**Text shown**
********

We need the hope, or faith, that tomorrow will be as good as if not better than today. That drives all of our activity, all our plans, our investment in our work and family. Without that, ‘consciousness becomes idle and atrophied’, or it shrivels up in despair or short-term hedonism.

What is weird and unnerving about this historical moment is the loss of hope. Living standards are declining, the young are poorer than the old, but above all, there is a collective sense that the future will be worse – perhaps much worse – than the present, that nature will be severely depleted, the world will be more crowded, politics will be more unstable, the weather will be more violent, and we may see mass migrations and perhaps mass extinctions of animals and humans. Indeed, the animal mass extinction has already begun.

Religion and Wisdom

This brings me to my final point, the final area of research which I think would be fruitful. I don’t think secular humanism is going to be sufficient to sustain us through the coming crisis, because its hope in progress and a better tomorrow will not last in the face of mass extinctions. You need something more transcendent to believe in and give you the strength to do the right thing and to take care of the weak, even in the face of mass extinction and social collapse. Techno-humanism – in which the rich get to detach or upgrade from the rest of humanity – seems to me a much, much worse option than a return to the wisdom of older religious traditions.

********

**Work request**
Could you write what comes next in the passage on hope, continuing on from its final sentence? The lines after this passage on hope are separate material.

********

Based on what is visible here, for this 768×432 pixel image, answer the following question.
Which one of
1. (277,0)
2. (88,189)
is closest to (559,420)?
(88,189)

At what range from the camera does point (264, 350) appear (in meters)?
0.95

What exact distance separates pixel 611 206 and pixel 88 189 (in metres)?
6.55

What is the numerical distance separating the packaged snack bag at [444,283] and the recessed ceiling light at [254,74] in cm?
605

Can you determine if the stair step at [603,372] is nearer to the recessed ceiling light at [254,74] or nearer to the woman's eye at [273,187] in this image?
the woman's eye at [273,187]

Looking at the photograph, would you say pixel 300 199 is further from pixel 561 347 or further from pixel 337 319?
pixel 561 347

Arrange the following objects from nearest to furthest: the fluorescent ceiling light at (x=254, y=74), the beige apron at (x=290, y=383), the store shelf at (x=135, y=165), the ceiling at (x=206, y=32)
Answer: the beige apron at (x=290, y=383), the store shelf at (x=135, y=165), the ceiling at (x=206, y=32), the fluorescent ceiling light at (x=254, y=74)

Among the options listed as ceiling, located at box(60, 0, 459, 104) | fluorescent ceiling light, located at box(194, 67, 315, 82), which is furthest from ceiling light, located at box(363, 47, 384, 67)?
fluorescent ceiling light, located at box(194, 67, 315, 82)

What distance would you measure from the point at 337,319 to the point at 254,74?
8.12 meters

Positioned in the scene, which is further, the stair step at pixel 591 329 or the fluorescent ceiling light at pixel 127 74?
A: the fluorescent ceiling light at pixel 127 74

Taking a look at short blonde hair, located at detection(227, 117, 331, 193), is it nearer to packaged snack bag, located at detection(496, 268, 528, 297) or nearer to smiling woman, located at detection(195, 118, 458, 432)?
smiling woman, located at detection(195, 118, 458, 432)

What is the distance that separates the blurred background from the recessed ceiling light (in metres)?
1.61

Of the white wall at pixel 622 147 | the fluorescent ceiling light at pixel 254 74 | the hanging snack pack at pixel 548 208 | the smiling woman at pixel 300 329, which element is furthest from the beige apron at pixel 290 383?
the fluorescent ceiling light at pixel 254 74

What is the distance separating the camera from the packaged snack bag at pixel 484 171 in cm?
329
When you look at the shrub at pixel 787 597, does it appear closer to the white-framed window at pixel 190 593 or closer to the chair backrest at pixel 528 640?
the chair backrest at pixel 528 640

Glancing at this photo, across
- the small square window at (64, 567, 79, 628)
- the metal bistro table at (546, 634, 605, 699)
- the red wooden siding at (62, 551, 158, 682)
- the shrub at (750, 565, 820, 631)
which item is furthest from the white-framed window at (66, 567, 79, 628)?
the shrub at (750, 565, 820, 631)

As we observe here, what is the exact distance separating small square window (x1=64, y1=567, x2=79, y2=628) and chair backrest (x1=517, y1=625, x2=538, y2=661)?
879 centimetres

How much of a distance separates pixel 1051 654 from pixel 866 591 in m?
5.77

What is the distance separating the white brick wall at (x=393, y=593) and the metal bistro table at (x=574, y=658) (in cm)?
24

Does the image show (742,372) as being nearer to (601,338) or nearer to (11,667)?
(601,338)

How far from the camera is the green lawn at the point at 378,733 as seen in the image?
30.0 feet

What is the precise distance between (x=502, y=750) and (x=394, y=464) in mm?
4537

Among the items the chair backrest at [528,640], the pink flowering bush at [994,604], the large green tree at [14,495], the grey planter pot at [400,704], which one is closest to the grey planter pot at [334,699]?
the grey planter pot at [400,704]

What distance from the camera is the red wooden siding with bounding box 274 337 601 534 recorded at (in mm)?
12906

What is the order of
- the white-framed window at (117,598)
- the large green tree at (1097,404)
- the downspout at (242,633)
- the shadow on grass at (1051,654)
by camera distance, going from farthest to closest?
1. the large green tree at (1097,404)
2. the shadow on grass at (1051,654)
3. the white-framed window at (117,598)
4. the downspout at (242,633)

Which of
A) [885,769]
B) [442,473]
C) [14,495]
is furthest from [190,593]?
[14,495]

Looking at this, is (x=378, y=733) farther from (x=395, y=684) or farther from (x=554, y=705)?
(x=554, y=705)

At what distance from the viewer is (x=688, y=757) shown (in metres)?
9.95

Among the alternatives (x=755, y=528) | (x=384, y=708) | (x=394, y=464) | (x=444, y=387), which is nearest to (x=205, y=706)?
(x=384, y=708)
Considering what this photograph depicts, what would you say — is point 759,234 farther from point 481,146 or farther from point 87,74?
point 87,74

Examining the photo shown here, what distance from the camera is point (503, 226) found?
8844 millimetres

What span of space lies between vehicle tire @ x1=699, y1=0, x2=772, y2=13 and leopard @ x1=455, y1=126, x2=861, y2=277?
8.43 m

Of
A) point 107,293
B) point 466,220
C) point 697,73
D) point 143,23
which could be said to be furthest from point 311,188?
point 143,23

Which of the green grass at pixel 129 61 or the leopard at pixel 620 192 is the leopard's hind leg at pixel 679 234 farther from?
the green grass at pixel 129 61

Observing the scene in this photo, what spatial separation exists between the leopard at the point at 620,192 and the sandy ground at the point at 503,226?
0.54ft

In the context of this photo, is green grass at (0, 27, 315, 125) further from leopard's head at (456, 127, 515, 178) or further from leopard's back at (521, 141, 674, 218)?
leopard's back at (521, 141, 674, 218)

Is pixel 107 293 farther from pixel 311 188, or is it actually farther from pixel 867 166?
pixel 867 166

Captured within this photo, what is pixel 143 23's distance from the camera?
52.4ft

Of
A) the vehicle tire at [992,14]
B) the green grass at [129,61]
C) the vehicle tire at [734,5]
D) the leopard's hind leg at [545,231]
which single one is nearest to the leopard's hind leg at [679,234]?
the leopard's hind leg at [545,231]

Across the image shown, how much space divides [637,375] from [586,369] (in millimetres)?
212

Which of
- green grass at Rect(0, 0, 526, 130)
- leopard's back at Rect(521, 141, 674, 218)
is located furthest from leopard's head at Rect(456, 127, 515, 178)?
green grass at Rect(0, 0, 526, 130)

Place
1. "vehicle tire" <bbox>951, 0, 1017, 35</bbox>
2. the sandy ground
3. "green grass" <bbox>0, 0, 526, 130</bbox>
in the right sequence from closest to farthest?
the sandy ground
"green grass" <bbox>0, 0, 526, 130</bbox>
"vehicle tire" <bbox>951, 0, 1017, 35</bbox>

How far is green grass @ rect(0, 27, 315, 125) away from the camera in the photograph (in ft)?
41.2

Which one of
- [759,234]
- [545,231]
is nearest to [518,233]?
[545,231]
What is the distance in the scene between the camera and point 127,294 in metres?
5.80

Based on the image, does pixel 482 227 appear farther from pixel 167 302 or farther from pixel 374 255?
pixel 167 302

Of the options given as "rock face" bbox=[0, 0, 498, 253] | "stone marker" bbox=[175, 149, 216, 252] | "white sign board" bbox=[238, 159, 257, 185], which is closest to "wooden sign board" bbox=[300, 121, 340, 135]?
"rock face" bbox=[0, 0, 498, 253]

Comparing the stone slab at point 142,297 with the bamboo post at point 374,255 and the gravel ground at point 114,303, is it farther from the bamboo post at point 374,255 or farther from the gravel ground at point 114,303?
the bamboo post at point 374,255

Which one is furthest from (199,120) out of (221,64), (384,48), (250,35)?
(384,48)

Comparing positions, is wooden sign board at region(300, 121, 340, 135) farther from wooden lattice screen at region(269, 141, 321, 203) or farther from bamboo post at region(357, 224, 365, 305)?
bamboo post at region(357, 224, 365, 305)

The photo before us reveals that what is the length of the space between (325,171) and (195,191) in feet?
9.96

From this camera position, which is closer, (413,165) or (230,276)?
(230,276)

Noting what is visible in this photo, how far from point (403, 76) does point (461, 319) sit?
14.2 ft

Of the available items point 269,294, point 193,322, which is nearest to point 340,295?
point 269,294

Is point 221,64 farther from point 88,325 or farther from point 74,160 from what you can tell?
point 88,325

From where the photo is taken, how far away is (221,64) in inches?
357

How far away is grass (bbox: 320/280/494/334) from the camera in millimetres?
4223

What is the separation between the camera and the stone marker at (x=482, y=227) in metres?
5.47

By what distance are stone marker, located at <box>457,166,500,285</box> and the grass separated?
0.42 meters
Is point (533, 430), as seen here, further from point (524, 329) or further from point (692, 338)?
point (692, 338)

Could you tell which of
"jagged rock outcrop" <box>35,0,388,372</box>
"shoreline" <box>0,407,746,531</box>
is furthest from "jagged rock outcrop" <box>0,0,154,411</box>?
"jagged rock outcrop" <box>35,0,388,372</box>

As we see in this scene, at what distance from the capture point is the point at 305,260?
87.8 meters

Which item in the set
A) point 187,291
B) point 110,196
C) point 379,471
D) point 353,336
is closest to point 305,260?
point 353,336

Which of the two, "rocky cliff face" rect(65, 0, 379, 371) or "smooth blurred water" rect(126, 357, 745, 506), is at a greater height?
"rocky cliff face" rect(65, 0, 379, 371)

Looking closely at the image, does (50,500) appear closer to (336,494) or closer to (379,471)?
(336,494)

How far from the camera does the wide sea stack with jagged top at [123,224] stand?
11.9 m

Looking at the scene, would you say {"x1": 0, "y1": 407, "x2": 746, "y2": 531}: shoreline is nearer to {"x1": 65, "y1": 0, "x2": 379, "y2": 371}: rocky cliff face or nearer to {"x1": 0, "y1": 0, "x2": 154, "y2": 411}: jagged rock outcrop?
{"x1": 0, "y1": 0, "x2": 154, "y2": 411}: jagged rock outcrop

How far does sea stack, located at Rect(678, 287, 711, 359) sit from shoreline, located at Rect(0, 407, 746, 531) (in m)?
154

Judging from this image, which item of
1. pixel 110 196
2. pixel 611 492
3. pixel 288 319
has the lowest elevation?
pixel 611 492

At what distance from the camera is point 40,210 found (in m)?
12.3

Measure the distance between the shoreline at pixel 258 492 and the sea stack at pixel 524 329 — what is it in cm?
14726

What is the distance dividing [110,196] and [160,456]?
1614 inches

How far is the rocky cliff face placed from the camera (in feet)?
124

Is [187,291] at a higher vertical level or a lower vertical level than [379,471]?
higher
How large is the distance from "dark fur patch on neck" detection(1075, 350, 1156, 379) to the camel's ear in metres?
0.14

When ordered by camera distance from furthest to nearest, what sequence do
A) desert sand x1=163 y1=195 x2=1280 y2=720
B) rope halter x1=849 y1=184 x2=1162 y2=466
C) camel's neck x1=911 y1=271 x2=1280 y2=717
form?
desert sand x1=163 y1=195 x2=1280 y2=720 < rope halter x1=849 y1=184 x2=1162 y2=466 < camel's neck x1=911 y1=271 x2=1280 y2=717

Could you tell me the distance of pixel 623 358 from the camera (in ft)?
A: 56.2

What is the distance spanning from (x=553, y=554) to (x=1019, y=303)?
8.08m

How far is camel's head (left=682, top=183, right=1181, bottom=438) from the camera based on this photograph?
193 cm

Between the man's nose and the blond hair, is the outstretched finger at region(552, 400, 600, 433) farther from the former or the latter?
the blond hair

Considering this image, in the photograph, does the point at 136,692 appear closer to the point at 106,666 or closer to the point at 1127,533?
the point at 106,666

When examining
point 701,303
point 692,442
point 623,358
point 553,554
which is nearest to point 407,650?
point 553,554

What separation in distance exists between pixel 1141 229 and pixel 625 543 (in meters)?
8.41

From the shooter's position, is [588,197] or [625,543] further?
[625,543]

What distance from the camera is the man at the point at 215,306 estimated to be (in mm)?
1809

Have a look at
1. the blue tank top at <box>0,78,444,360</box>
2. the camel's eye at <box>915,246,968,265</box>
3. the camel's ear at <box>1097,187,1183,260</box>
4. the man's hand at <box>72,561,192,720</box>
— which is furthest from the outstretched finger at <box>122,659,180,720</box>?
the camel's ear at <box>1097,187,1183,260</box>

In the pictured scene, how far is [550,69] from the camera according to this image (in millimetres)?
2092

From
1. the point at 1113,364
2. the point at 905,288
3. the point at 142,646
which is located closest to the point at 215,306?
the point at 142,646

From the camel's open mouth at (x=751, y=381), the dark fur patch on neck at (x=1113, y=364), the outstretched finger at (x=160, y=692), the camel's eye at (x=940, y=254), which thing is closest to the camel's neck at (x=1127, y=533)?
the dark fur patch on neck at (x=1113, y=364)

********

**Exercise response**
Religion seems to me the massive elephant in the room of well-being policy. Well-being policy practitioners sometimes seem to me like people who have had their cultural memories wiped, so that they need to re-discover the basics of human flourishing from scratch. ‘We’ve discovered volunteering is good for well-being! So is collective singing. So is a sense of meaning and purpose. So is gratitude. So are higher states of consciousness. So is neighbourliness, reciprocity and mutuality. So is self-control coupled with an acceptance of the limit of one’s control over the universe. So is faith in the future.’

Well…yeah. All of which we used to get from religion, before we trashed it and turned to psychologists for guidance.

How do we spread the wisdom of religious traditions in a multicultural and increasingly secular society? To me, the key word is wisdom. Wisdom gives us the ability to appreciate the insights and practices of multiple religious faiths, to have respect for those faiths and to learn from them, while also finding our home in a particular tradition.

We need to learn not just the techniques of ancient wisdom traditions (meditation, gratitude, self-control etc) but also to create the space to discuss the different moral ends or goals which those traditions promote – nirvana, union with God, happiness, inner peace, Aristotelian flourishing etc. These different ends should be discussed rather than forced upon people. Socratic discussion is a way to include these moral ends / values without imposing them on people.

At the heart of most of the ancient wisdom traditions is an optimism that humans can use our reason to take care of our souls and our societies, combined with an acceptance that our reason is bounded, and that flourishing emerges best through habits and shared practices. These wisdom traditions are therefore opposed to a more biomechanical model of humanity, which sees negative emotions as chemical imbalances to be corrected with medication.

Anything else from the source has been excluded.